*Supplied passage*.
A team of scientists has used microwaves to unravel the exact structure of a tiny molecular motor. The nano-machine consists of just a single molecule, made up of 27 carbon and 20 hydrogen atoms (C27H20). Like a macroscopic motor it has a stator and a rotor, connected by an axle. The analysis reveals just how the individual parts of the motor are constructed and arranged with respect to each other. The team led by DESY Leading Scientist Melanie Schnell reports the results in the journal Angewandte Chemie International Edition.
The artificial molecular motor was synthesized by the team of Dutch Nobel laureate Ben Feringa from the University of Groningen who is a co-author of the paper. Feringa was awarded the 2016 Nobel Prize in Chemistry together with Jean-Pierre Sauvage from the University of Strasbourg and Sir Fraser Stoddart from the Northwestern University in the US for the design and synthesis of molecular machines.

*Source data*.
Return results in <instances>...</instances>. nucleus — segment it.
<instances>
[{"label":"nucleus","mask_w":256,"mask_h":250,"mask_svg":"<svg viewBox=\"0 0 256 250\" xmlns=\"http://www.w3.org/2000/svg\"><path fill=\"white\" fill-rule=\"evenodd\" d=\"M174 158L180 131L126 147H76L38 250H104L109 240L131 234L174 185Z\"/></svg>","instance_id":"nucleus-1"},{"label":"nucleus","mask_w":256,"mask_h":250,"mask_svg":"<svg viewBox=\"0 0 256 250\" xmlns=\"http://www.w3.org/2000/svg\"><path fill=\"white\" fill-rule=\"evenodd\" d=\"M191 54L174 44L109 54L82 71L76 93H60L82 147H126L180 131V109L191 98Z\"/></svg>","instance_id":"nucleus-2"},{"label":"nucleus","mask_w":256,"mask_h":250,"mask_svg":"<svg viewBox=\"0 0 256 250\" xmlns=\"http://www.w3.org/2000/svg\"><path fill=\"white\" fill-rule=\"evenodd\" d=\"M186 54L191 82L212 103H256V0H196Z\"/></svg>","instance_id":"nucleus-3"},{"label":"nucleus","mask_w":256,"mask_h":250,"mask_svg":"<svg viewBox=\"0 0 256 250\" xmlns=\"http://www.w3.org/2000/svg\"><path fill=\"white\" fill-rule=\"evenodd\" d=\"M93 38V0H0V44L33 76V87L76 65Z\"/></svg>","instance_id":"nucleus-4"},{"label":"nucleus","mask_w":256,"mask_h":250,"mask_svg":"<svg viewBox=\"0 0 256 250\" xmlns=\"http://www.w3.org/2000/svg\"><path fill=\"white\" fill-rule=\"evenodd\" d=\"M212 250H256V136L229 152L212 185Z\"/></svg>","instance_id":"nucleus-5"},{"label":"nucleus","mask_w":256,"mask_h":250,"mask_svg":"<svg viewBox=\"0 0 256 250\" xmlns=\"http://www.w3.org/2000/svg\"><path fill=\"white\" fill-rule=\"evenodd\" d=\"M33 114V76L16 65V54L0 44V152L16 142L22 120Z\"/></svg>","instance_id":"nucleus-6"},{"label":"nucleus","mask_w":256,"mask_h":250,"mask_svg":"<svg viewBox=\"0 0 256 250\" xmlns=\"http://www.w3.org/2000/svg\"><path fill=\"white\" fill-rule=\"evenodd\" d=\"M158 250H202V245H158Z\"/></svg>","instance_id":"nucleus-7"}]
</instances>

*Goals*.
a) Please list every person named in the passage on the molecular motor.
b) Decide whether each statement agrees with the passage on the molecular motor. Answer yes or no for each, and quote the words from the passage that settle it.
(i) The motor molecule contains 27 carbon atoms.
(ii) Melanie Schnell's team synthesized the motor.
(iii) Feringa received a Nobel Prize in Physics.

*Responses in order*.
a)
Melanie Schnell
Ben Feringa
Jean-Pierre Sauvage
Sir Fraser Stoddart

b)
(i) Yes: "made up of 27 carbon and 20 hydrogen atoms (C27H20)"
(ii) No: "The artificial molecular motor was synthesized by the team of Dutch Nobel laureate Ben Feringa from the University of Groningen"
(iii) No: "Feringa was awarded the 2016 Nobel Prize in Chemistry"